● **Given records**
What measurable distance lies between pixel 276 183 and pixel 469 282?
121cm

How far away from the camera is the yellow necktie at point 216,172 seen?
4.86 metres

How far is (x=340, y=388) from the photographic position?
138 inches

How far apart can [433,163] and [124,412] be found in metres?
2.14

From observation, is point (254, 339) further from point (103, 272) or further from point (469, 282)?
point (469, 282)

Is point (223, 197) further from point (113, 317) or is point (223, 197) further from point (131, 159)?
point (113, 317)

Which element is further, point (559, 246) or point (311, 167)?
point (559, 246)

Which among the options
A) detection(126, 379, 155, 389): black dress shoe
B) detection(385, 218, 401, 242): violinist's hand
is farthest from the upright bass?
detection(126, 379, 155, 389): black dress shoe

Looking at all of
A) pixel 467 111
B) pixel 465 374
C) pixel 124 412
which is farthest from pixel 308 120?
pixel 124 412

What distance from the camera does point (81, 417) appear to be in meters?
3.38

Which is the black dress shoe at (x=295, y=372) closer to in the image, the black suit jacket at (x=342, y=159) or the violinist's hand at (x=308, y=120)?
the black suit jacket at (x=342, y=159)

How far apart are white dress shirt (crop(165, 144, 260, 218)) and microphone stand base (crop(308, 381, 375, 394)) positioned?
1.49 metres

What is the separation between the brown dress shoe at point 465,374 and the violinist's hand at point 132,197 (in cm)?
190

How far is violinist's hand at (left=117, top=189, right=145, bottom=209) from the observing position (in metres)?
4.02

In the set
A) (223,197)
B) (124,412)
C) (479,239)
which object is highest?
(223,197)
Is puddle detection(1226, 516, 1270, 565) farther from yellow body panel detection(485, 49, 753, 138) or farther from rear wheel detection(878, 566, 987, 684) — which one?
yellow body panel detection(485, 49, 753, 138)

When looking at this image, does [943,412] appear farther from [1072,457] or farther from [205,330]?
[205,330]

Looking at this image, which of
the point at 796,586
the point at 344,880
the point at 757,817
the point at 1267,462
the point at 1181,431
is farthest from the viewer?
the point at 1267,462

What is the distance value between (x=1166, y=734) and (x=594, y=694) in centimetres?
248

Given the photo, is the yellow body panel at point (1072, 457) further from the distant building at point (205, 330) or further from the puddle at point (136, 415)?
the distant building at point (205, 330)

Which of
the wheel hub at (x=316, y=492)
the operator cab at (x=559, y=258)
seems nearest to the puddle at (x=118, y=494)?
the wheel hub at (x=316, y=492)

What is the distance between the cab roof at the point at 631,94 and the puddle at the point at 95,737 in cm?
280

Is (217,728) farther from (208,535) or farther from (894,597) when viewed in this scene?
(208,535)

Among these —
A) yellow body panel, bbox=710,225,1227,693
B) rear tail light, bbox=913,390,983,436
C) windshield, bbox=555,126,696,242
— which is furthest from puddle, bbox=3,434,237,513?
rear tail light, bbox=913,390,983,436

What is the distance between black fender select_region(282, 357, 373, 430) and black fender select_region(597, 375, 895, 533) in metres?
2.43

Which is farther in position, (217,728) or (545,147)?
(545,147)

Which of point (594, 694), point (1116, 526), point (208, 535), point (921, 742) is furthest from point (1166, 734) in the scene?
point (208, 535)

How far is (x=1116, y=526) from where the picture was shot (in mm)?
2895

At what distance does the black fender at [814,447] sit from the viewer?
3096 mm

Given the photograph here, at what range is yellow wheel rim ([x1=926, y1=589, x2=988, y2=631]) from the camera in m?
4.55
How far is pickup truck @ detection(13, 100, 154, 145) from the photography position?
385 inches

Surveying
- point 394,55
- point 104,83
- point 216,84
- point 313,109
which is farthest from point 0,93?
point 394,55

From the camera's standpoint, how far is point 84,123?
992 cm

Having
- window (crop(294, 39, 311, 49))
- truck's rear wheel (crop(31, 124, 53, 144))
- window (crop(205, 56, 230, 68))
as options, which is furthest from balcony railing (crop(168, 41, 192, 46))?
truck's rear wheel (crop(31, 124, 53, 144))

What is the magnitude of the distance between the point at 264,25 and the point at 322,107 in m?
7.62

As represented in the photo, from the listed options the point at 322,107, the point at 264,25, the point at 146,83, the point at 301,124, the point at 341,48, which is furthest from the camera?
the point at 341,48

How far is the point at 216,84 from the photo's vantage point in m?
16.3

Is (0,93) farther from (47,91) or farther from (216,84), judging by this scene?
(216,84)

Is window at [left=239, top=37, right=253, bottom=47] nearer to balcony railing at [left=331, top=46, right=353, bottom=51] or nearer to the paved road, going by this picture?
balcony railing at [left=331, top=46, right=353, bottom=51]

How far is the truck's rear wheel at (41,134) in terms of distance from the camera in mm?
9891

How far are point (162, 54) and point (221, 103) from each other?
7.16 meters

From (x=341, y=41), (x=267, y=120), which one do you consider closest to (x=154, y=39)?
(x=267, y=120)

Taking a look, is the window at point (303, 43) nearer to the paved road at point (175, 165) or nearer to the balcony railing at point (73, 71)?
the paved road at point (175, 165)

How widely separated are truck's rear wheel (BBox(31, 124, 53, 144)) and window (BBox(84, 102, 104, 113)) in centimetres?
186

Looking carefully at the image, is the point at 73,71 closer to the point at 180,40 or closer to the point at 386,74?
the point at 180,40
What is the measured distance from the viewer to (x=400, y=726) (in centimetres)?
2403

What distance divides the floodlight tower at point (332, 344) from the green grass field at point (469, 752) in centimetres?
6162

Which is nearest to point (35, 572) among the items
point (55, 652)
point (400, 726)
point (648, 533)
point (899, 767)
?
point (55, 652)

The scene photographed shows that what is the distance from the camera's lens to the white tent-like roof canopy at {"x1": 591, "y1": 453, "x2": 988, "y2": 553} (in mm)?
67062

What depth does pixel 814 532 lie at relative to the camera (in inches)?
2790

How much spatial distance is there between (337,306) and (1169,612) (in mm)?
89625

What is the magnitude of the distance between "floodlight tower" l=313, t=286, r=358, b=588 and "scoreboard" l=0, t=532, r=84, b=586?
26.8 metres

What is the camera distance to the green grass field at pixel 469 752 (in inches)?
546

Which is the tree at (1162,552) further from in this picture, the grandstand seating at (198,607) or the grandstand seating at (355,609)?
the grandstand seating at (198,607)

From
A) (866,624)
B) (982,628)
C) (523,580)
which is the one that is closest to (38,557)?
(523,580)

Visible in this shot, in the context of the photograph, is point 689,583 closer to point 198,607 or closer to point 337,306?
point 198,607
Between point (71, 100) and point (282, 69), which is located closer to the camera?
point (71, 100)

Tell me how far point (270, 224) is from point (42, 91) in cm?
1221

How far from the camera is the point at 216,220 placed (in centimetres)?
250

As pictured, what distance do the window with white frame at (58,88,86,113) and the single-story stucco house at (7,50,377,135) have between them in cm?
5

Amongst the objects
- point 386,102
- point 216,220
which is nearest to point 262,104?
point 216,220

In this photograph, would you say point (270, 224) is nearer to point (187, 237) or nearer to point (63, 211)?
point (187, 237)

● **Exercise brief**
Report each line of the rows above that contains the string "black". Case counts.

● **Solved problem**
A) detection(126, 379, 155, 389): black dress shoe
detection(126, 379, 155, 389): black dress shoe
Which is the black dress shoe at (x=295, y=372) closer to in the image, the black suit jacket at (x=342, y=159) or the violinist's hand at (x=308, y=120)?
the black suit jacket at (x=342, y=159)
What is the distance between black fender select_region(282, 357, 373, 430) and black fender select_region(597, 375, 895, 533) in metres?
At what distance does the black fender at [814,447] sit from the viewer?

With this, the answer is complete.